Ets Hayim Synagogue is a synagogue in Cairo, Egypt. The Ets Hayim Synagogue, commonly known as the Temple Hanan (in French), and also known as the Hanan Synagogue, the Baroukh Hanan Synagogue or the Kenisset Hanan (كنسة حنان), was built in 1900. Various sources attribute the building of the synagogue to Baroukh or Hayim Hanan, or to both. According to one source, the synagogue was built by Ibrahim (Abraham) Hanan, and named after Baroukh Hanan.

The synagogue is located in the Ghamra neighborhood of Daher. Famous members of the Ets Hayim Synagogue included Egyptian-Jewish actress Nagwa Salem (born Ninette Shalom).

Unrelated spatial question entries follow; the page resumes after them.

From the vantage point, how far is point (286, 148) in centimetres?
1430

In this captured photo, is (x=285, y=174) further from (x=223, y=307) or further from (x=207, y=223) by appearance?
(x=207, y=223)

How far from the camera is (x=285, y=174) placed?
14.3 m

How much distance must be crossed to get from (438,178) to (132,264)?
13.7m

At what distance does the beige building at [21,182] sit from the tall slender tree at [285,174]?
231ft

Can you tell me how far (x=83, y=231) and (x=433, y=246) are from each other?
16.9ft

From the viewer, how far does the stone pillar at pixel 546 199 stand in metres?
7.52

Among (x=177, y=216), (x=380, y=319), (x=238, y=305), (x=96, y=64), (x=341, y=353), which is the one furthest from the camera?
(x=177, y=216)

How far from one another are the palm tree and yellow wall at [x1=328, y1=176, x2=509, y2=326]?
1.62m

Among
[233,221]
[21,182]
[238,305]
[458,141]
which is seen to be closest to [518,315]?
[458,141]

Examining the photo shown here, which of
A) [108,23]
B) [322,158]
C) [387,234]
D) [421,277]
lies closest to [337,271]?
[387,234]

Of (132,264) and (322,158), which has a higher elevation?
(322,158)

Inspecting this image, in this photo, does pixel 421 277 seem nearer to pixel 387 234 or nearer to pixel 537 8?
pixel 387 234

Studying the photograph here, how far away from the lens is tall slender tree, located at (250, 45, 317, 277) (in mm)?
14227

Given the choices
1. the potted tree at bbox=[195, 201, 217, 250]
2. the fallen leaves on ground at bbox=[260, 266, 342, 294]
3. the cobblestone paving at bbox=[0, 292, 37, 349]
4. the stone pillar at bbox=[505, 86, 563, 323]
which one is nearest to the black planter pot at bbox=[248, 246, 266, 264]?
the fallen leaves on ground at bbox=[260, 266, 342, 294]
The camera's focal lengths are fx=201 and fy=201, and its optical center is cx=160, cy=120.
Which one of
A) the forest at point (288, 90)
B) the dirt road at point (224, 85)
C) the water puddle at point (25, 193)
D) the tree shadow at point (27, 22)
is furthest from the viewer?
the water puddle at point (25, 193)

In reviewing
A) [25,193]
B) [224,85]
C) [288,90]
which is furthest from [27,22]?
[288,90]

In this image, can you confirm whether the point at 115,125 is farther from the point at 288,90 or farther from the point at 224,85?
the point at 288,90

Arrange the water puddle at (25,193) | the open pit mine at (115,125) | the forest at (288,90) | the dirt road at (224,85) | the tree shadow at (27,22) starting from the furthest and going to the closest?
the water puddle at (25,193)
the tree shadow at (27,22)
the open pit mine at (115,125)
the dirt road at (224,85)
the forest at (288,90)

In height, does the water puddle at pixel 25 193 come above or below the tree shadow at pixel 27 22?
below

The Ets Hayim Synagogue has a religious school and a mikveh (Jewish ritual bath) although this is now falling into disrepair. Some of the marble flooring of the synagogue was damaged during the October 12, 1992 Cairo earthquake.

The synagogue is protected by the Egyptian Supreme Council of Antiquities, under Decree no. 2112 of 1973, and the synagogue is guarded by a policeman.

According to Canadian-American architectural photographer D.R. Cowles, the synagogue was last used was in 1967.